# Problem requirements
For this task, retype the records below exactly.

# Provided data
___

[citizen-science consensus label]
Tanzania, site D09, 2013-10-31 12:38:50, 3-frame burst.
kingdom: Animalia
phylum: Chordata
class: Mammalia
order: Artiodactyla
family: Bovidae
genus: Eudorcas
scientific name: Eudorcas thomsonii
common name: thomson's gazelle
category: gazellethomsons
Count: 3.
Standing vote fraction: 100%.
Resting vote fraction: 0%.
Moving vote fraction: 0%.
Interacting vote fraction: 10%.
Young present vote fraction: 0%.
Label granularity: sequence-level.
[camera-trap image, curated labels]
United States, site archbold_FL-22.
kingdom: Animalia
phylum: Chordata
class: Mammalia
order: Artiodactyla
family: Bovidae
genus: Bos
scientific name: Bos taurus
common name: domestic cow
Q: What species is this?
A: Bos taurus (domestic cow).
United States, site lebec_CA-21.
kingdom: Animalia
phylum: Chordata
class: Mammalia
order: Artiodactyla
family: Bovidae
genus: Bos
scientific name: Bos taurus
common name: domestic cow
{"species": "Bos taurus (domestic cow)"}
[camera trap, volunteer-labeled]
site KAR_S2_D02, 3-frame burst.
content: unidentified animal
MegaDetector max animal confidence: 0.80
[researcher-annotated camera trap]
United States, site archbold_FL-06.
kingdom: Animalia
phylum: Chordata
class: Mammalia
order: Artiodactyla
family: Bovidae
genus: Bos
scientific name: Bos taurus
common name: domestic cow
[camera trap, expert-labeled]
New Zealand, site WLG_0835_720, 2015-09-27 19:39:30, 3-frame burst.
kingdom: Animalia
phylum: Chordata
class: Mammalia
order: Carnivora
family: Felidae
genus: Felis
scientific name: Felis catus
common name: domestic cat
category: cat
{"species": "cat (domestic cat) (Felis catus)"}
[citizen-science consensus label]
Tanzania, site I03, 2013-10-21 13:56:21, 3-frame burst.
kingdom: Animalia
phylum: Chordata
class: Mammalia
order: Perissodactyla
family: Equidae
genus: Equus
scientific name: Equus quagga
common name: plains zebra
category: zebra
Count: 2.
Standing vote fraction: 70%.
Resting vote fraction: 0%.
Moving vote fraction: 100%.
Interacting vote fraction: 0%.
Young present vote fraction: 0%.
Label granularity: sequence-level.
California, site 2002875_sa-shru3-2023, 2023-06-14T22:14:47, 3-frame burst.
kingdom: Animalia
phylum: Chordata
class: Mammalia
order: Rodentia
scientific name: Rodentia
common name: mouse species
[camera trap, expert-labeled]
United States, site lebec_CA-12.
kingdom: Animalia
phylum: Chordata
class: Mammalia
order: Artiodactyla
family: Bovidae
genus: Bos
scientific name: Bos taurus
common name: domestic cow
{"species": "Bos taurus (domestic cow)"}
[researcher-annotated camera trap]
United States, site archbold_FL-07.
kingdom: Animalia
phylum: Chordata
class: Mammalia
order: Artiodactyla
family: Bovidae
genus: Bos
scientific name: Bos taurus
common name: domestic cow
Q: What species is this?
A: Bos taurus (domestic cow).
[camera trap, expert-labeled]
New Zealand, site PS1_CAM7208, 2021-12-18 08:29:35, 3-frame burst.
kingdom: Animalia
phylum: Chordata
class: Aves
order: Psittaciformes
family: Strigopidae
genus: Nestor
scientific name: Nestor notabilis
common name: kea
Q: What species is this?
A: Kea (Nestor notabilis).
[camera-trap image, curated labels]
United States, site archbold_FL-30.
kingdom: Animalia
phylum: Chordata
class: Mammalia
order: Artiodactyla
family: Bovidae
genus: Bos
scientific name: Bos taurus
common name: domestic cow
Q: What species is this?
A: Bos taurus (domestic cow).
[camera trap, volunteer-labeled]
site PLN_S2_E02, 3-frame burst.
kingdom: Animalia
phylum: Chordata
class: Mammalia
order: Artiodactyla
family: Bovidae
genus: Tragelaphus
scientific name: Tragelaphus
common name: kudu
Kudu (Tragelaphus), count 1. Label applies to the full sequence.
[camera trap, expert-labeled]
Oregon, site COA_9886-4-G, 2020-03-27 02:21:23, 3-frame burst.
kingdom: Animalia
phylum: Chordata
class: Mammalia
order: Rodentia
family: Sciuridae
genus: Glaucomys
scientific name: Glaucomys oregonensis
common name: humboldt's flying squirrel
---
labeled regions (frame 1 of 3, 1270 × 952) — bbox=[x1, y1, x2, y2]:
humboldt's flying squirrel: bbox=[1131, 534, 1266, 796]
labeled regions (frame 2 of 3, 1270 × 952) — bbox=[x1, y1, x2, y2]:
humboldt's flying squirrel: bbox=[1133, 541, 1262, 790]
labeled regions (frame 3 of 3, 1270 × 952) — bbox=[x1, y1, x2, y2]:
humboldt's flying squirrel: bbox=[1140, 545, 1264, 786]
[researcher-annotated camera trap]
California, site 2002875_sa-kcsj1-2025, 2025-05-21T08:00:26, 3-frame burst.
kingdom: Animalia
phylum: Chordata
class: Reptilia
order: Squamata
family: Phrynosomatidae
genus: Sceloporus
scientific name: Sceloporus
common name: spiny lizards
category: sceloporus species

___

# Task solution
[citizen-science consensus label]
Tanzania, site D09, 2013-10-31 12:38:50, 3-frame burst.
kingdom: Animalia
phylum: Chordata
class: Mammalia
order: Artiodactyla
family: Bovidae
genus: Eudorcas
scientific name: Eudorcas thomsonii
common name: thomson's gazelle
category: gazellethomsons
Count: 3.
Standing vote fraction: 100%.
Resting vote fraction: 0%.
Moving vote fraction: 0%.
Interacting vote fraction: 10%.
Young present vote fraction: 0%.
Label granularity: sequence-level.
[camera-trap image, curated labels]
United States, site archbold_FL-22.
kingdom: Animalia
phylum: Chordata
class: Mammalia
order: Artiodactyla
family: Bovidae
genus: Bos
scientific name: Bos taurus
common name: domestic cow
Q: What species is this?
A: Bos taurus (domestic cow).
United States, site lebec_CA-21.
kingdom: Animalia
phylum: Chordata
class: Mammalia
order: Artiodactyla
family: Bovidae
genus: Bos
scientific name: Bos taurus
common name: domestic cow
{"species": "Bos taurus (domestic cow)"}
[camera trap, volunteer-labeled]
site KAR_S2_D02, 3-frame burst.
content: unidentified animal
MegaDetector max animal confidence: 0.80
[researcher-annotated camera trap]
United States, site archbold_FL-06.
kingdom: Animalia
phylum: Chordata
class: Mammalia
order: Artiodactyla
family: Bovidae
genus: Bos
scientific name: Bos taurus
common name: domestic cow
[camera trap, expert-labeled]
New Zealand, site WLG_0835_720, 2015-09-27 19:39:30, 3-frame burst.
kingdom: Animalia
phylum: Chordata
class: Mammalia
order: Carnivora
family: Felidae
genus: Felis
scientific name: Felis catus
common name: domestic cat
category: cat
{"species": "cat (domestic cat) (Felis catus)"}
[citizen-science consensus label]
Tanzania, site I03, 2013-10-21 13:56:21, 3-frame burst.
kingdom: Animalia
phylum: Chordata
class: Mammalia
order: Perissodactyla
family: Equidae
genus: Equus
scientific name: Equus quagga
common name: plains zebra
category: zebra
Count: 2.
Standing vote fraction: 70%.
Resting vote fraction: 0%.
Moving vote fraction: 100%.
Interacting vote fraction: 0%.
Young present vote fraction: 0%.
Label granularity: sequence-level.
California, site 2002875_sa-shru3-2023, 2023-06-14T22:14:47, 3-frame burst.
kingdom: Animalia
phylum: Chordata
class: Mammalia
order: Rodentia
scientific name: Rodentia
common name: mouse species
[camera trap, expert-labeled]
United States, site lebec_CA-12.
kingdom: Animalia
phylum: Chordata
class: Mammalia
order: Artiodactyla
family: Bovidae
genus: Bos
scientific name: Bos taurus
common name: domestic cow
{"species": "Bos taurus (domestic cow)"}
[researcher-annotated camera trap]
United States, site archbold_FL-07.
kingdom: Animalia
phylum: Chordata
class: Mammalia
order: Artiodactyla
family: Bovidae
genus: Bos
scientific name: Bos taurus
common name: domestic cow
Q: What species is this?
A: Bos taurus (domestic cow).
[camera trap, expert-labeled]
New Zealand, site PS1_CAM7208, 2021-12-18 08:29:35, 3-frame burst.
kingdom: Animalia
phylum: Chordata
class: Aves
order: Psittaciformes
family: Strigopidae
genus: Nestor
scientific name: Nestor notabilis
common name: kea
Q: What species is this?
A: Kea (Nestor notabilis).
[camera-trap image, curated labels]
United States, site archbold_FL-30.
kingdom: Animalia
phylum: Chordata
class: Mammalia
order: Artiodactyla
family: Bovidae
genus: Bos
scientific name: Bos taurus
common name: domestic cow
Q: What species is this?
A: Bos taurus (domestic cow).
[camera trap, volunteer-labeled]
site PLN_S2_E02, 3-frame burst.
kingdom: Animalia
phylum: Chordata
class: Mammalia
order: Artiodactyla
family: Bovidae
genus: Tragelaphus
scientific name: Tragelaphus
common name: kudu
Kudu (Tragelaphus), count 1. Label applies to the full sequence.
[camera trap, expert-labeled]
Oregon, site COA_9886-4-G, 2020-03-27 02:21:23, 3-frame burst.
kingdom: Animalia
phylum: Chordata
class: Mammalia
order: Rodentia
family: Sciuridae
genus: Glaucomys
scientific name: Glaucomys oregonensis
common name: humboldt's flying squirrel
---
labeled regions (frame 1 of 3, 1270 × 952) — bbox=[x1, y1, x2, y2]:
humboldt's flying squirrel: bbox=[1131, 534, 1266, 796]
labeled regions (frame 2 of 3, 1270 × 952) — bbox=[x1, y1, x2, y2]:
humboldt's flying squirrel: bbox=[1133, 541, 1262, 790]
labeled regions (frame 3 of 3, 1270 × 952) — bbox=[x1, y1, x2, y2]:
humboldt's flying squirrel: bbox=[1140, 545, 1264, 786]
[researcher-annotated camera trap]
California, site 2002875_sa-kcsj1-2025, 2025-05-21T08:00:26, 3-frame burst.
kingdom: Animalia
phylum: Chordata
class: Reptilia
order: Squamata
family: Phrynosomatidae
genus: Sceloporus
scientific name: Sceloporus
common name: spiny lizards
category: sceloporus species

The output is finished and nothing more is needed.